Darryl, his chair tilted back on two legs, pitched forward on four. “Do you know why Lureen lost her lease with Overstreet?”
“Not really. I figured everybody had all the grass they wanted.”
“They lost their lease because Overstreet heard you were coming back.”
“I’m not following this. What’s that have to do with it?”
“Well, old Smitty had a double deal going there with old man Overstreet. When he couldn’t get that ranch off your dad, he tried to get it off Lureen. Smitty wanted to make a deal but all he could control was the lease. As long as you weren’t around. A lease for Smitty and a lease for Lureen. His was bigger.”
Joe thought for a long moment before saying, “That’s awful. I mean, I know it’s awful. But if you and I were to go dig into it, we’d find out that Lureen was just looking the other way, happy that Smitty was staying busy. Still, you don’t like to hear a thing like that.”
“Of course you don’t. And we’re talking property here, man. When are you going to ship the cattle?”
“Pretty soon. But I’m hesitant.”
“Hesitant? Now is the hour! This is the best the market is ever going to be.”
“I think they’re going to run off with the money.”
“Who?”
“Smitty and Lureen.”
“No, Joe, you don’t think that. You just think you think that. That’s crook time.”
“They already have Hawaiian costumes. I’ve seen them.”
“Come on. You mean that’s where you think they’re headed?”
Joe had his hands close to his chest and he pantomimed the playing of a ukulele. “Surf’s up,” he said grimly. Darryl stood and pulled down part of the venetian blinds so he could look out toward the drive-up tellers.
“Smitty will never run out of ideas,” he said. “He’s a fart in a skillet. But this is way past him. I don’t see him making such a big move.”
“He is concerned about falling on the ice. He wants to be warm.”
“But,” said Darryl, “when you get right down to it, if that’s what they want to do, they can do it. They can. It might be the end of the ranch. But they can do it. If that’s what they want. We covered our bet when we loaned money for the cattle. If Lureen wants to exchange those yearlings, and the money she borrowed for Smitty’s shrimp deal, for the ranch itself, she can do it. Don’t look at me, look at your father. I just keep score.”

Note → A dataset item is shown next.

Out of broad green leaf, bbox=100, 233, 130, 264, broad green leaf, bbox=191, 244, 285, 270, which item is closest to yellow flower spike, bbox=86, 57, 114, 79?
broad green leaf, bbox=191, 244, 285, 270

Suddenly, it came to Joe. “It’s not fair!” he said. He decided he wouldn’t mention that the deed, together with all its liens and encumbrances and appurtenances thereto, was in his pocket, thick as a week’s worth of junk mail. In some opaque recess within Joe, a worm was turning. Property!
“I better get going,” he said. “Thanks for visiting with me about this.”
“Glad to, Joe. It’s pretty clear, anyway.”
“Try to come out and see us before it snows.”
“What happened to summer? It’s really hard to believe it could snow already.”
“Do you actually notice such things from in here?” Joe asked. Darryl stared.
“I get out once in a while,” he said.